### Source document
Connecticut’s Department of Energy and Environmental Protection (DEEP) closed hiking trails Friday at Sessions Woods Wildlife Management Area in Burlington due to the apparent bold behavior of a black bear there that followed and approached a female hiker early Friday afternoon.

DEEP’s Wildlife staff say the male bear – which is approximately 1 ½ years old and possibly weighs about 150 pounds – followed the woman for quite some time shortly after noon. It also approached and circled her when she stopped walking and at one point it appears that its mouth made contact with the hiker’s leg. The hiker was not injured in the incident.

Video of the bear taken by the woman showed tags on its ears that had been placed there by DEEP staff in previous dealings with the bear, according to DEEP Spokesman Dennis Schain.  DEEP records show the bear was first tagged as a yearling in its winter den, as part of the agency’s effort to track the bear population, and was also captured and relocated at least one other time.

DEEP has posted signs at Sessions Woods notifying hikers that the trails there are closed until further notice.

Schain said, “DEEP staff had a chance to talk with this woman after her encounter with the bear.  We are relieved she was not injured. This was certainly an unusual incident as bears do not often approach people.”

Schain said the DEEP responded immediately when the woman made it to their building at Sessions.

“Our wildlife staff went out right away to try to locate and euthanize the bear,” Schain said. “They saw it but were not able to take action before it disappeared into dense woods.

“We did set a trap at that location,” he continued. “Our EnCon officers and Wildlife biologists are keeping an eye out for the bear and will respond to any reports of its presence.  We will euthanize it if we have the opportunity to do so.  That is the appropriate action to take after seeing this bear’s behavior today.”

Burlington is located 20 miles west of Hartford, at the foot of the Berkshires and bordering the Farmington River.
######
## Your objective:
From the bear report above, copy word for word the part that begins with the words containing "DEEP’s Wildlife staff" and ends with "one other time.".
### Extracted material
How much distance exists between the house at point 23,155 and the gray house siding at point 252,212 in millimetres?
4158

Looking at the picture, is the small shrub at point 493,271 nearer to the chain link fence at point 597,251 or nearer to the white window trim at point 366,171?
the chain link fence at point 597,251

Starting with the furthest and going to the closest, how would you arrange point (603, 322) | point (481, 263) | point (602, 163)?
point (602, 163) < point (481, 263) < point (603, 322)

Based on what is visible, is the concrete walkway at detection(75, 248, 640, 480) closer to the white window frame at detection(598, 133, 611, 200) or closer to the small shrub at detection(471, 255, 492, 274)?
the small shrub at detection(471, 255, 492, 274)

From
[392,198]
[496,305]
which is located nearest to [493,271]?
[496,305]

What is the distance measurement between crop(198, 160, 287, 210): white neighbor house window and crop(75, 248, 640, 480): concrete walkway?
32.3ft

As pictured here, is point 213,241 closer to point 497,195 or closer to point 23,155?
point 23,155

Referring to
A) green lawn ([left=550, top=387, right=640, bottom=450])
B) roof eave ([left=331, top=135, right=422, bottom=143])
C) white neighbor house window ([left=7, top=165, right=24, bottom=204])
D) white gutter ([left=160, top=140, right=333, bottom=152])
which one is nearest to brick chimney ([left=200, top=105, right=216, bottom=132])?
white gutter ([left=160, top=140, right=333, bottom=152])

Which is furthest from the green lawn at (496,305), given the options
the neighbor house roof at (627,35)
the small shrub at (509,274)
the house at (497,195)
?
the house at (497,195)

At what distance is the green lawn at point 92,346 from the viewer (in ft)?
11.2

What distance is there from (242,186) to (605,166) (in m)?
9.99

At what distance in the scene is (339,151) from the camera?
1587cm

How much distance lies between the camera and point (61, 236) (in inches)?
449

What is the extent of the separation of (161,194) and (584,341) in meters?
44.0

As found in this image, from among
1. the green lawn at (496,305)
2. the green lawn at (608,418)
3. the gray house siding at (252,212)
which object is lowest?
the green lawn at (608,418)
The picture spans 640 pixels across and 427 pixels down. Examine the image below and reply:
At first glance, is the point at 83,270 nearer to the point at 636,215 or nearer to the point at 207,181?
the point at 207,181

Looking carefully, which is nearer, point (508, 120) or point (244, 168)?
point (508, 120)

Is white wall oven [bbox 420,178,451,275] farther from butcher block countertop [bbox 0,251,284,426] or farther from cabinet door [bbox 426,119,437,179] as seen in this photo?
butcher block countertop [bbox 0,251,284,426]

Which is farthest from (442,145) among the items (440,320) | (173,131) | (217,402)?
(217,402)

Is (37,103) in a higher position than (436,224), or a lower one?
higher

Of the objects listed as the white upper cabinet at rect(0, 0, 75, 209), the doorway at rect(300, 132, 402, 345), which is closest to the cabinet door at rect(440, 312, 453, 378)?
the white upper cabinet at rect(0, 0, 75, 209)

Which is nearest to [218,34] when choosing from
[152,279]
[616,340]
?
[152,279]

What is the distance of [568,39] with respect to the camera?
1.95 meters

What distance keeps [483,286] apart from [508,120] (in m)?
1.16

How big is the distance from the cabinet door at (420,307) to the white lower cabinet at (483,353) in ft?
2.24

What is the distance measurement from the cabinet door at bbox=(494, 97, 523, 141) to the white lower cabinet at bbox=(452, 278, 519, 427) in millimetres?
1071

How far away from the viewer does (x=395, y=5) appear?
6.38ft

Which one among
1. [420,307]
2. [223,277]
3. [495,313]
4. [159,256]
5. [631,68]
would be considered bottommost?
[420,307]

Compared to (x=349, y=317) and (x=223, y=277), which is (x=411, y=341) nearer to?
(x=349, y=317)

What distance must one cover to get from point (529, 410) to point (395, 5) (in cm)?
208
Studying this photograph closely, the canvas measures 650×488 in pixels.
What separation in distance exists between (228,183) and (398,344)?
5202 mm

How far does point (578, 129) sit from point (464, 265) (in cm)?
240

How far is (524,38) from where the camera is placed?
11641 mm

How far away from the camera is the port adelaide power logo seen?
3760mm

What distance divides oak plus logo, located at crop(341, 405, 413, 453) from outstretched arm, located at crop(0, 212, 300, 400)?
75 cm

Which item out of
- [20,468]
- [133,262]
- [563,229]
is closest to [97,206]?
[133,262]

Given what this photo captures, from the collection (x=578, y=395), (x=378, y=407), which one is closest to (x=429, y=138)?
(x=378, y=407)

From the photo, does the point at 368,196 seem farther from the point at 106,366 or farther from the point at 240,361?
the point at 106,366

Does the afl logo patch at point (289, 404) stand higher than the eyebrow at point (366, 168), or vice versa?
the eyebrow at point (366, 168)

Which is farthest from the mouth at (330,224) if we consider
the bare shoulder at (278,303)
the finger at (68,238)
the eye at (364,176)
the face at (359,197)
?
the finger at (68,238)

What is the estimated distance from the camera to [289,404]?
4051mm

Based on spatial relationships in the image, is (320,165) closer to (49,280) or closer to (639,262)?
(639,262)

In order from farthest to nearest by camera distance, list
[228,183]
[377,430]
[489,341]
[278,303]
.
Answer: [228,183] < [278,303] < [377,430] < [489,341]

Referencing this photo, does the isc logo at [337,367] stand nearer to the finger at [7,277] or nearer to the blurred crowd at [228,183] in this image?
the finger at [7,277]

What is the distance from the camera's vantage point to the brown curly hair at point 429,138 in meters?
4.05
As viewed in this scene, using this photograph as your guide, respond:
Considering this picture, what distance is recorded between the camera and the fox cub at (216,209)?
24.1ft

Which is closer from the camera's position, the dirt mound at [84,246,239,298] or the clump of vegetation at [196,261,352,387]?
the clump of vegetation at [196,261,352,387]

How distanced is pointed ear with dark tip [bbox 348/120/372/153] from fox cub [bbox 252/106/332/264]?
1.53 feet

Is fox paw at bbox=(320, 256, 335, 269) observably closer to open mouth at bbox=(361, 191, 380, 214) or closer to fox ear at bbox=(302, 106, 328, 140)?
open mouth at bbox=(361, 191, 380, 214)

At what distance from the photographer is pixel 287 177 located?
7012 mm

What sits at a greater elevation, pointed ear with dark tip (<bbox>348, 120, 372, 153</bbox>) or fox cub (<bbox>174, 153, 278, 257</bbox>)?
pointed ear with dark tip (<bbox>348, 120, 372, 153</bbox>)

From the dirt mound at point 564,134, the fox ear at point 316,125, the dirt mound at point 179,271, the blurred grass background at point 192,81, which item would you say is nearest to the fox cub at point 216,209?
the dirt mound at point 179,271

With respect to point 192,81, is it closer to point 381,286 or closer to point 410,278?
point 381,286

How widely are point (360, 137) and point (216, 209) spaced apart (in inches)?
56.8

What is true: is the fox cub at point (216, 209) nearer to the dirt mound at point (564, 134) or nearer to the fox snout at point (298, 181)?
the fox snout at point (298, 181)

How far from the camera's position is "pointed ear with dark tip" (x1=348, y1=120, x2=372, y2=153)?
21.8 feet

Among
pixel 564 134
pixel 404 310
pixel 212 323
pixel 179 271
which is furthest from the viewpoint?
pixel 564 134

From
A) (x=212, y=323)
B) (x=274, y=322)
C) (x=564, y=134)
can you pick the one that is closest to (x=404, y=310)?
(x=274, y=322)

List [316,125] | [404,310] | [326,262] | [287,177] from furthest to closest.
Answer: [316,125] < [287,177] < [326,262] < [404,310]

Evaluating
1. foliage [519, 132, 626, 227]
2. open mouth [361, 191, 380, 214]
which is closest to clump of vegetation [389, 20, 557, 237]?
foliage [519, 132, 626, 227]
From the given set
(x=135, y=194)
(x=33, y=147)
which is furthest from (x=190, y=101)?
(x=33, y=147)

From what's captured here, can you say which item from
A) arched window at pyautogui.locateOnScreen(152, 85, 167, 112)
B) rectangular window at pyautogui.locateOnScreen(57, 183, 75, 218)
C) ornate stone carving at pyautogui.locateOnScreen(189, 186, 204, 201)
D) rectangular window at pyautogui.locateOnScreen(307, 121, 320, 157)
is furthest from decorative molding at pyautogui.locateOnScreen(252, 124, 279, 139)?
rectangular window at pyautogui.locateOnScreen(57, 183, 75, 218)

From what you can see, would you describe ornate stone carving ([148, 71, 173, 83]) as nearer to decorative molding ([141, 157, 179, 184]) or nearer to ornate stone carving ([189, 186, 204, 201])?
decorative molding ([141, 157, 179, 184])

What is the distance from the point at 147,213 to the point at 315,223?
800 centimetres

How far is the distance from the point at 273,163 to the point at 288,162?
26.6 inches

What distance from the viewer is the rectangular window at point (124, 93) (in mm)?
######
### Extracted material
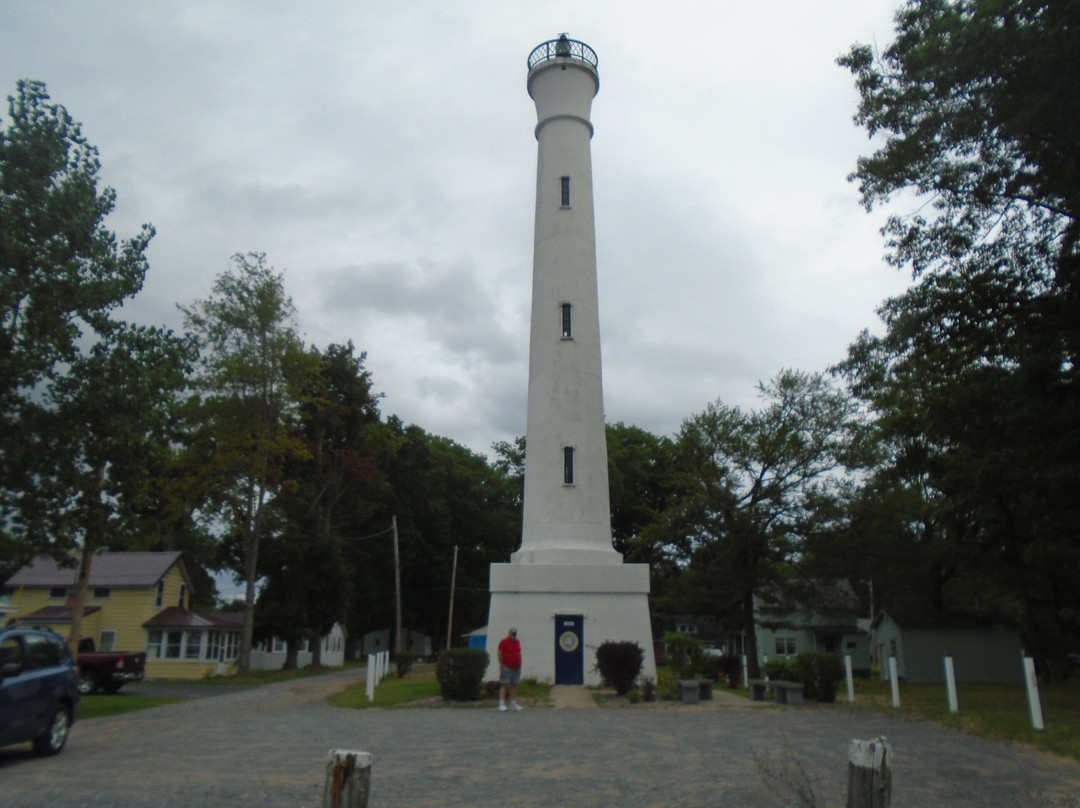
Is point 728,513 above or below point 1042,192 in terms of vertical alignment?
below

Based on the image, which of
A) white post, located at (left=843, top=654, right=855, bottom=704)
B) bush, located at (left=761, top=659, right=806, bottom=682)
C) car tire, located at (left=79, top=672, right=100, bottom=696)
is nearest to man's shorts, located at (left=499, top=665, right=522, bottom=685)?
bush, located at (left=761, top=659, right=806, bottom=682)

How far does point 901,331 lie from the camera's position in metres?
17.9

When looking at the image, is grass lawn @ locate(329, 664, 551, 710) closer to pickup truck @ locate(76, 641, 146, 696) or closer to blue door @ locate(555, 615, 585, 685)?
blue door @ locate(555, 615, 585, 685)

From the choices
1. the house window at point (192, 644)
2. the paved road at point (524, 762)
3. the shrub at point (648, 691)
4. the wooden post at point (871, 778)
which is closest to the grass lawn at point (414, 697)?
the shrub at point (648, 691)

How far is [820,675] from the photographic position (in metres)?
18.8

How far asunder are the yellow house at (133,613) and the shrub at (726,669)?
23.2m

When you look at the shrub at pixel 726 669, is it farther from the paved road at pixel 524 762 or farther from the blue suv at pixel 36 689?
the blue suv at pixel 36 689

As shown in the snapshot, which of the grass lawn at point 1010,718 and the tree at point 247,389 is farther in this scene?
######
### Extracted material
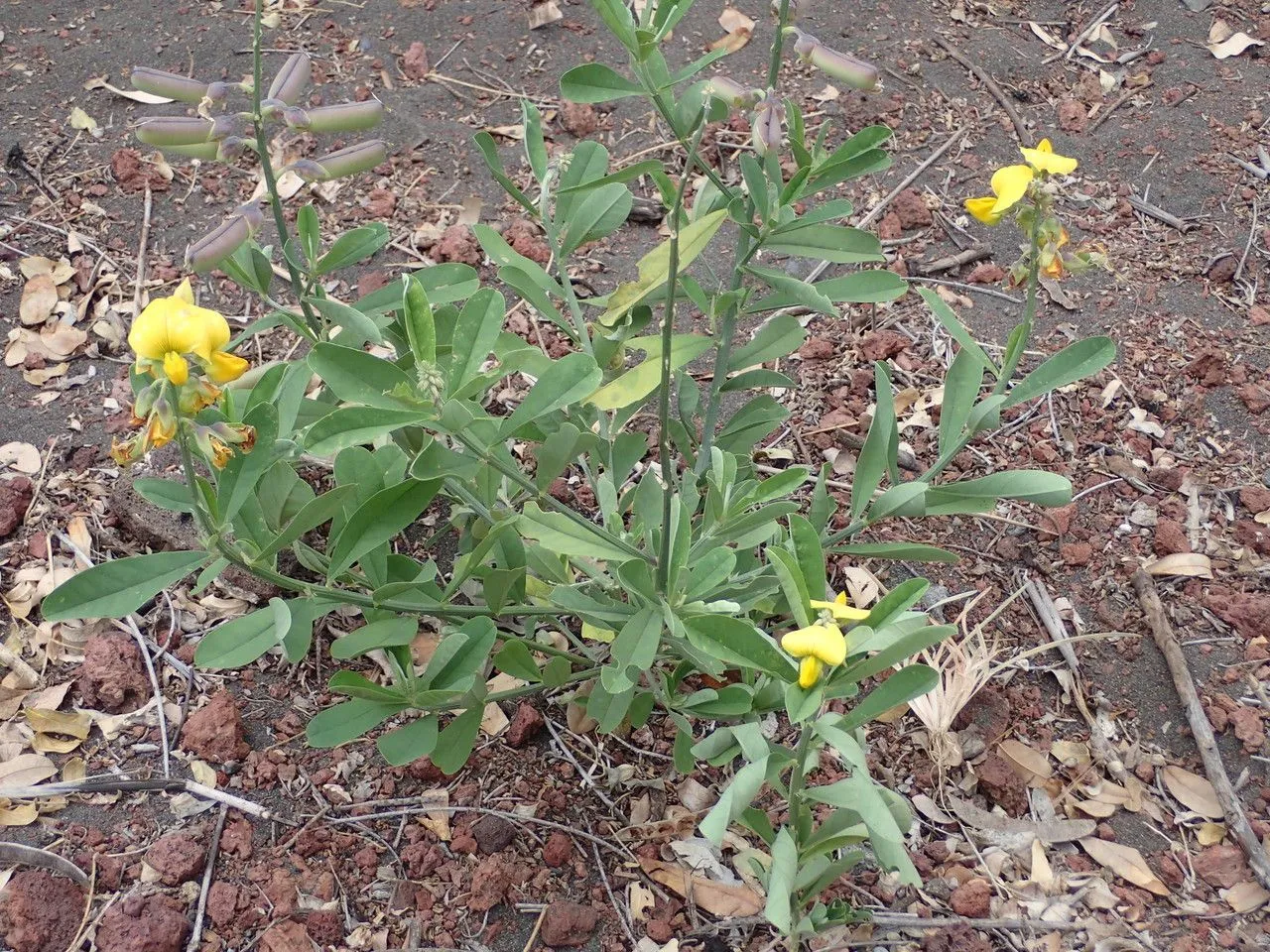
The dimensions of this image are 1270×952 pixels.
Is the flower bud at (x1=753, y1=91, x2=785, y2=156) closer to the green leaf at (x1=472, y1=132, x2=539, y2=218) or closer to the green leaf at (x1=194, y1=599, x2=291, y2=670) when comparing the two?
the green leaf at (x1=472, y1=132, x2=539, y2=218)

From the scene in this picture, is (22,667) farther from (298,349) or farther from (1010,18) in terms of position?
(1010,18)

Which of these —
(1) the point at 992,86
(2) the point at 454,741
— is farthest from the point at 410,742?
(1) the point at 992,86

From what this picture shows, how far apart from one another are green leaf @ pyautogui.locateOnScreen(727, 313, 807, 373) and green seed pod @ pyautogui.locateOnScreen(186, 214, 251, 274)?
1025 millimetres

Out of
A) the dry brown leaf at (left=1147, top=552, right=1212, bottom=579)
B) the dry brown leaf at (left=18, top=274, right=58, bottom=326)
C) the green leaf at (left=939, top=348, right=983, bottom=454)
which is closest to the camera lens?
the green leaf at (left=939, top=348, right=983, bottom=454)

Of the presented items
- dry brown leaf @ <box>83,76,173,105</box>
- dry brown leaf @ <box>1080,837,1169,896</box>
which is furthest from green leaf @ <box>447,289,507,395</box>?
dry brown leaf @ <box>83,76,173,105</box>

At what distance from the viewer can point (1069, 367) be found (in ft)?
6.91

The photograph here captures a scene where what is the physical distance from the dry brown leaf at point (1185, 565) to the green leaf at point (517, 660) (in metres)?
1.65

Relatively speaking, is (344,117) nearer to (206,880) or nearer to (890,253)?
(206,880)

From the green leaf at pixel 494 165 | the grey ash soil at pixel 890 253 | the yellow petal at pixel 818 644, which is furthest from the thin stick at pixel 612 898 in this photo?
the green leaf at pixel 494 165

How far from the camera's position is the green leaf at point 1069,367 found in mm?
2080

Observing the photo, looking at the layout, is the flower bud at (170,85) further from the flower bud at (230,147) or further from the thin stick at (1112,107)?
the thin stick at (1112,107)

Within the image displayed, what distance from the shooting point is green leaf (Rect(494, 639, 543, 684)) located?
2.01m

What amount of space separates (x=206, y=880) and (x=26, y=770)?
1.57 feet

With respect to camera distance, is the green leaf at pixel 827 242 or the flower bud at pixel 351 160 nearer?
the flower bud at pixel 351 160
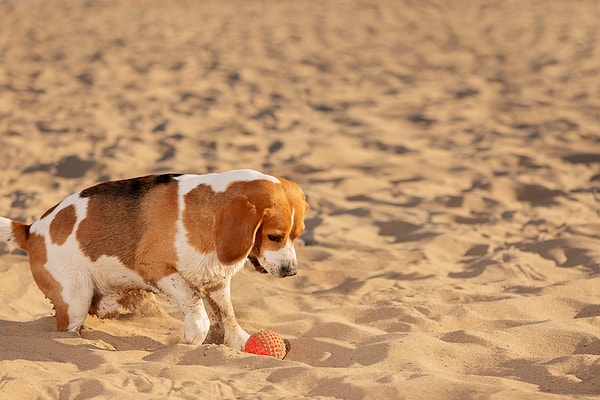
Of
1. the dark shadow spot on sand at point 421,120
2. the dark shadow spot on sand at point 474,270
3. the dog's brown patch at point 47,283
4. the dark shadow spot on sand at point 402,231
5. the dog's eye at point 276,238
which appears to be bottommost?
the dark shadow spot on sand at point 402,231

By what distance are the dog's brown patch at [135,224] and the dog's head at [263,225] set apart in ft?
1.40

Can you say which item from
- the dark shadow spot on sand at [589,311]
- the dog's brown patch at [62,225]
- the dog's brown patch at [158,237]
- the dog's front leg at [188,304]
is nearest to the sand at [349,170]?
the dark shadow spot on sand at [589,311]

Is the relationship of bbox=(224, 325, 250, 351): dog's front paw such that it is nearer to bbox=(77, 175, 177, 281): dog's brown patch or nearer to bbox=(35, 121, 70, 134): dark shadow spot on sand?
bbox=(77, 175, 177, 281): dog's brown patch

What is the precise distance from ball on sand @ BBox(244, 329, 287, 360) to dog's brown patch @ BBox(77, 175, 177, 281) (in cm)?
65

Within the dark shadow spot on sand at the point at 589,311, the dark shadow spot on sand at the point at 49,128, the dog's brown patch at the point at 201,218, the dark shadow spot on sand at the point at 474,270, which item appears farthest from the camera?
######
## Reply:
DEEP’s Wildlife staff say the male bear – which is approximately 1 ½ years old and possibly weighs about 150 pounds – followed the woman for quite some time shortly after noon. It also approached and circled her when she stopped walking and at one point it appears that its mouth made contact with the hiker’s leg. The hiker was not injured in the incident.

Video of the bear taken by the woman showed tags on its ears that had been placed there by DEEP staff in previous dealings with the bear, according to DEEP Spokesman Dennis Schain.  DEEP records show the bear was first tagged as a yearling in its winter den, as part of the agency’s effort to track the bear population, and was also captured and relocated at least one other time.